FDNA: Do you think Face2Gene could also help improve the awareness and referral of other medical specialties?
Dr. Tkemaladze: Definitely. Before the pandemic, we had several in-person workshops on how to navigate and operate with Face2Gene for medical professionals. The feedback was excellent, and doctors were very happy and comfortable to use this tool. Later on, I was receiving feedback from my colleagues like: “I saw a patient, and this is the syndrome that matched, what do you think?” Face2Gene creates this feeling for non-geneticists to be more comfortable with rare syndromes with morphology disorders.
No one knows every syndrome, especially non geneticists. When they have this simple and nice tool on hand, they get more confidence. It’s easy, it’s free, provides suggestions and effectively shortens time to diagnosis.
FDNA: What is the importance of an early diagnosis in rare genetic disease?
Dr. Tkemaladze: Diagnosis in general is important and early diagnosis specifically, because some conditions are treatable, and we should strive to have a diagnosis as early as possible.
Some people may even argue that many rare genetic diseases are not curable. Some say: “If you cannot correct the gene, what’s the use of doing this?” But then you see these families who have gone through so many doctors and they have spent so much money for unnecessary investigations which consume so much of their time, resources and energy.
At the end of the day parents are frustrated that their child has problems and no one can explain what’s behind it. When you don’t have a diagnosis, how do you know if it is treatable or not? I would say that it’s a misconception that genetic diseases are not treatable. Some are and I am sure, with the new developments and tools, many more will be in the near future – this is my vision.
Also, often parents of undiagnosed children tell me that they are afraid to have another child because they don’t want the disease to recur. When we have the diagnosis, we are able to give accurate risk estimations. The families with inherited conditions may opt for prenatal or preimplantation genetic testing, whereas those with de novo mutations will feel more confident to proceed further without any additional tests, since the recurrence risk in this case is less than 1%. In Georgia most of the population does not practice consanguinity and the majority of genetic diseases I observe are due to de novo mutations. Having healthy children is so important!
Moreover, information about the causation of the disease goes much beyond just the diagnosis for the parents or the patients. For example, a boy may have an X-linked recessive condition and he may have unaffected sisters who themselves may be at risk to be carriers with further recurrence risk in their future children. When we have the diagnosis, then this risk can be surely avoided.

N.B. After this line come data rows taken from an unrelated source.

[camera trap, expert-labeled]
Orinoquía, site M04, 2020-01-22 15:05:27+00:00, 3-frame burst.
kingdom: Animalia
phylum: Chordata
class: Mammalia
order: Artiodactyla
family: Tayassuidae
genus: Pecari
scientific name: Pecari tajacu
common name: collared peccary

I would say that medical genetics is a very special field of medicine, where our concern is not only an affected patient, but also other, sometimes distant, family members, bringing a sensitive issue of ethics as well.

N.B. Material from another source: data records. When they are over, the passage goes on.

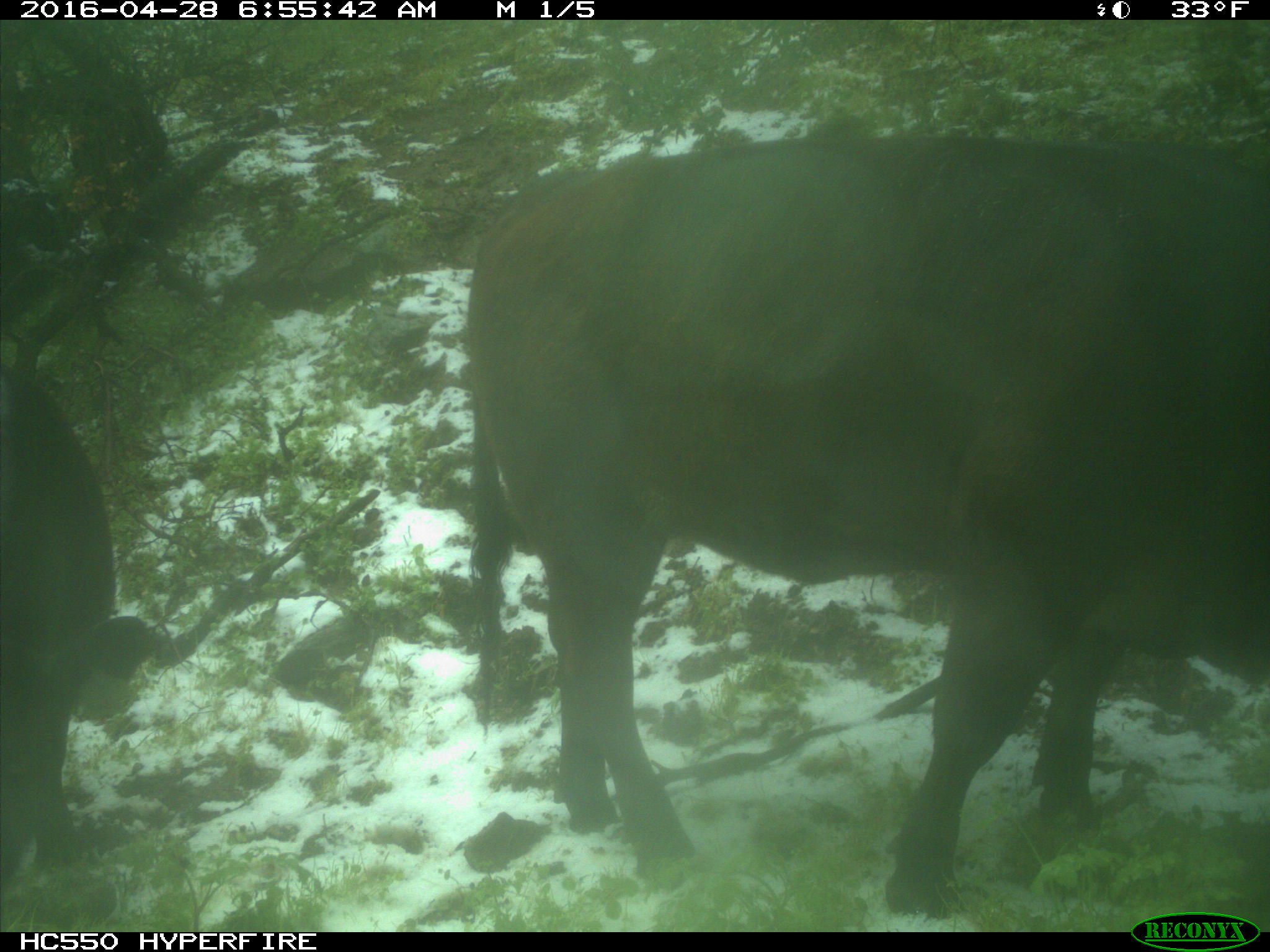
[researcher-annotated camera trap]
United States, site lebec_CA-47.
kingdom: Animalia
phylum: Chordata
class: Mammalia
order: Artiodactyla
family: Bovidae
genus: Bos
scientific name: Bos taurus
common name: domestic cow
Bos taurus (domestic cow).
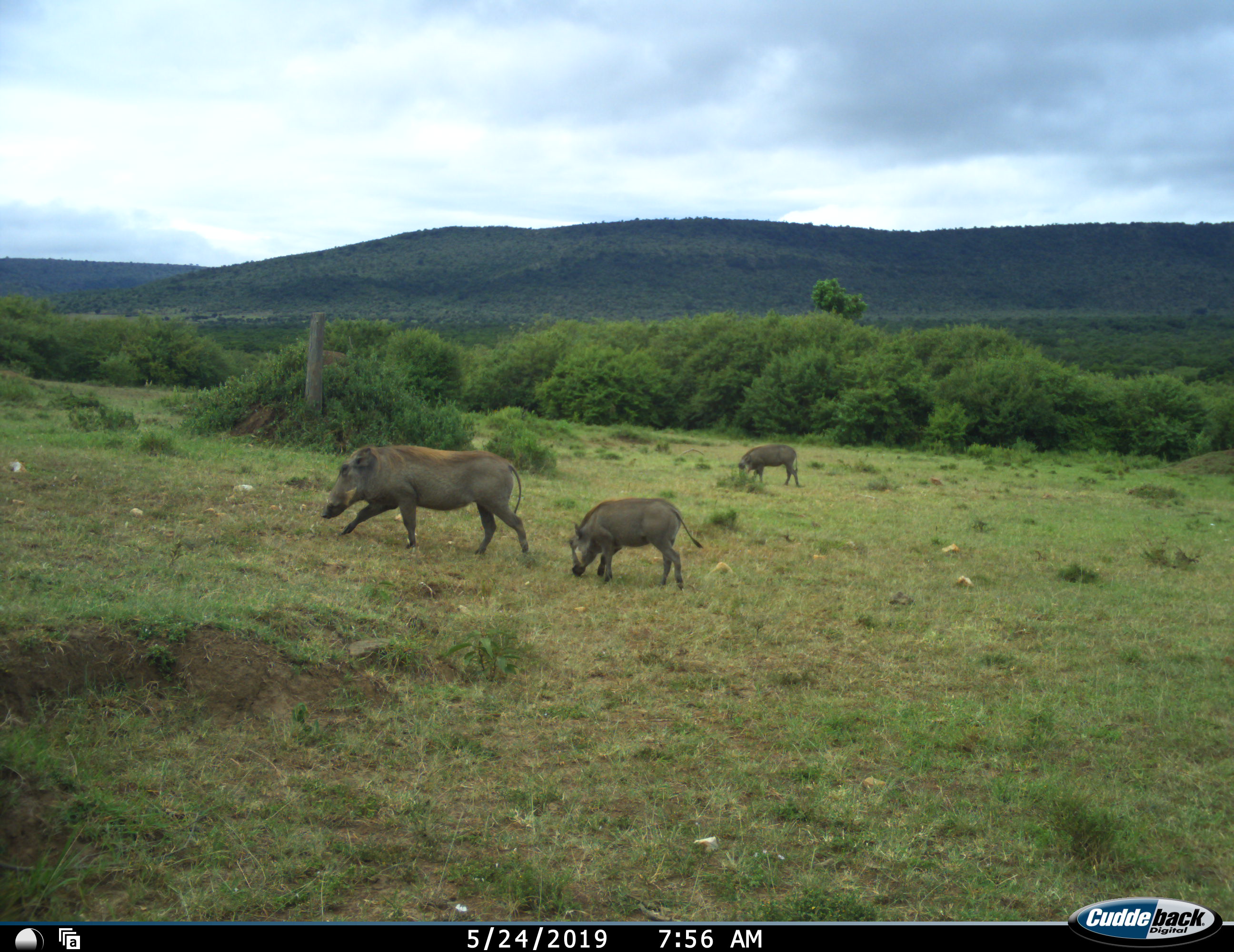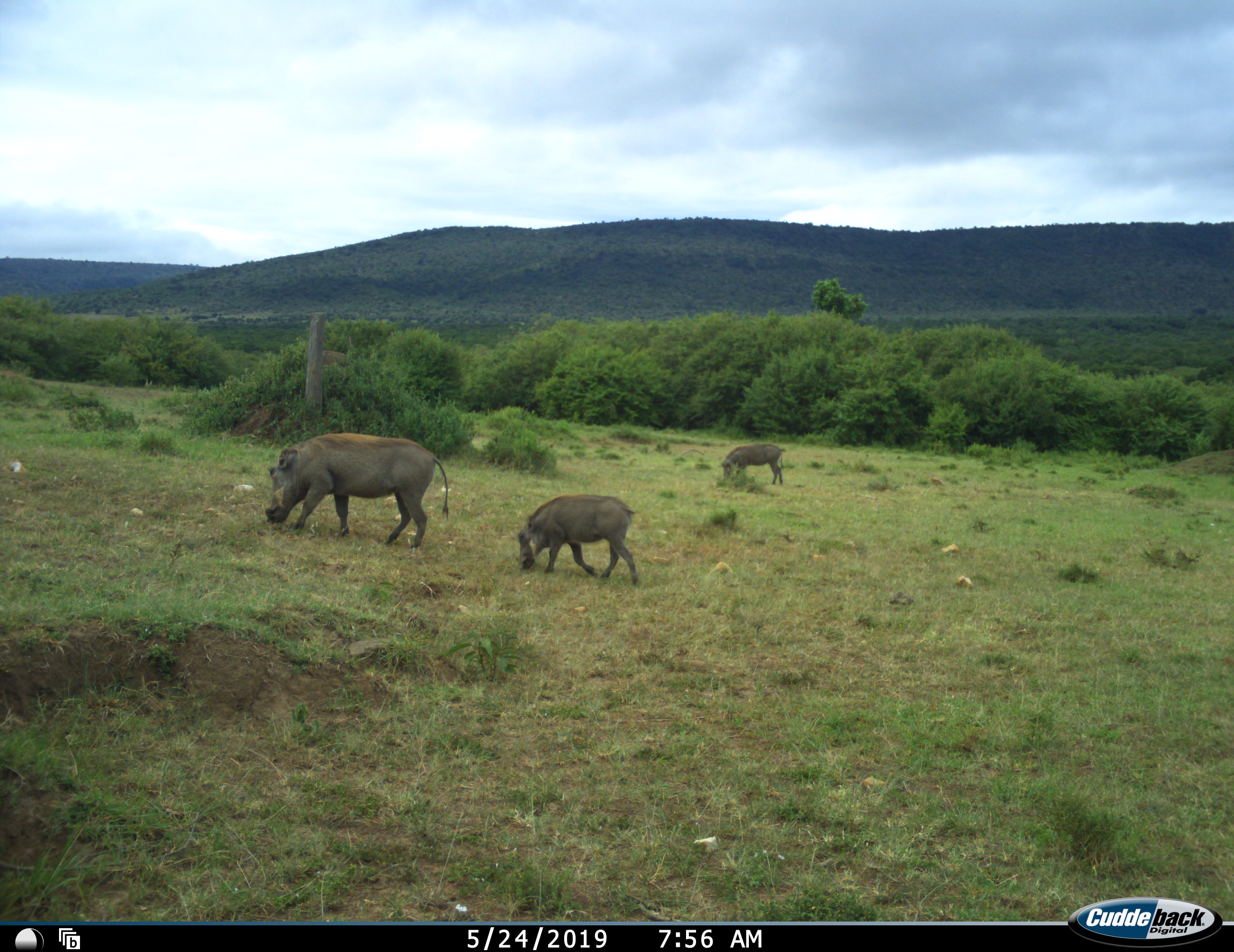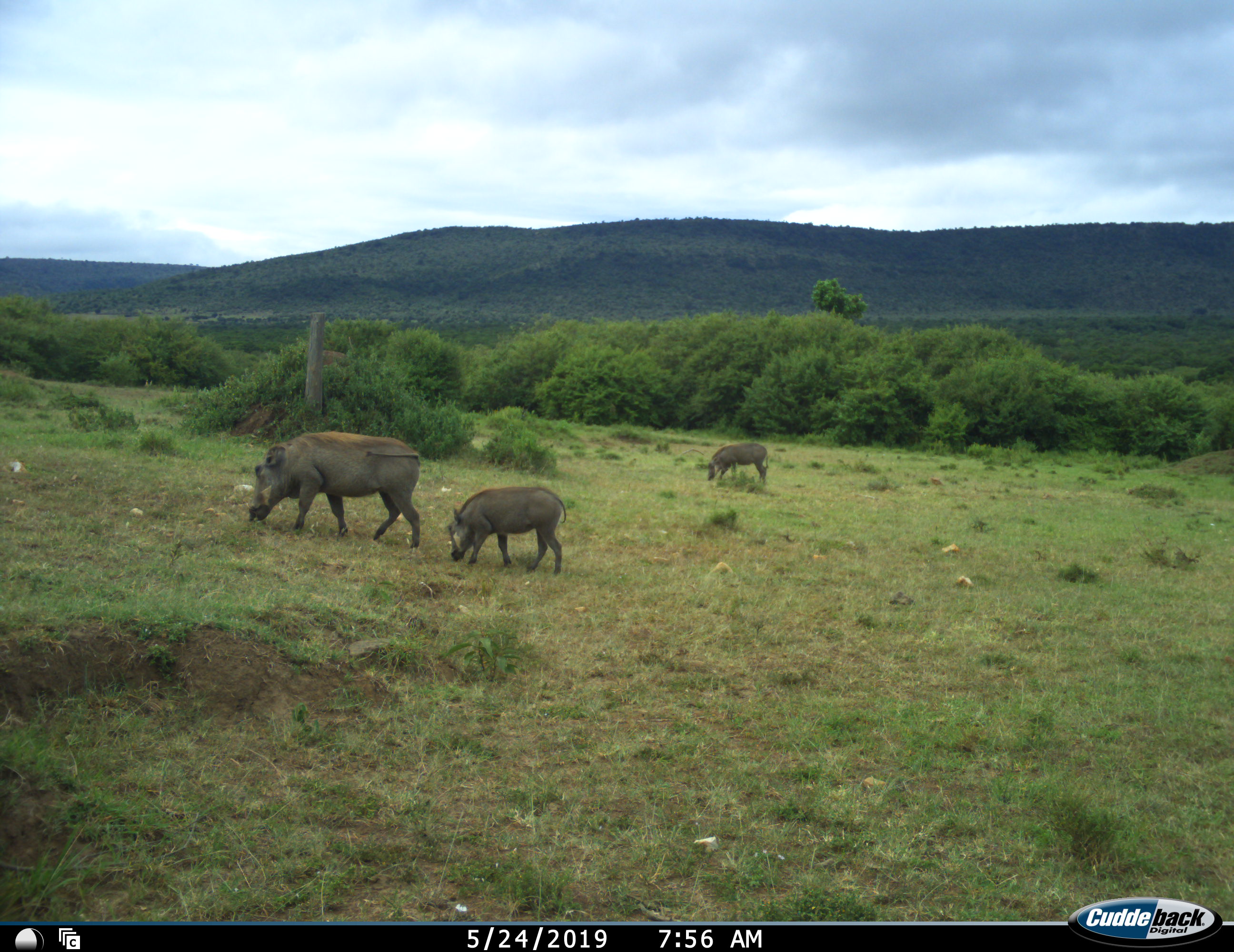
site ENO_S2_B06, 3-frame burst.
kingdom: Animalia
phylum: Chordata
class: Mammalia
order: Artiodactyla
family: Suidae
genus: Phacochoerus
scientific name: Phacochoerus africanus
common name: warthog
Warthog (Phacochoerus africanus), count 3. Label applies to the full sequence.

FDNA: It really helps to improve lives then?
Dr. Tkemaladze: I always say that Face2Gene is not only for geneticists, but it’s useful for any healthcare provider or medical student. It is so important for doctors to detect and recognize dysmorphism, and then it takes only one minute to upload the photo, another minute to put the symptoms and in three minutes they may have a suggestion of a possible diagnosis.
I am happy and honored to be part of the scientific advisory board of FDNA.
FDNA: And we are honored to have you!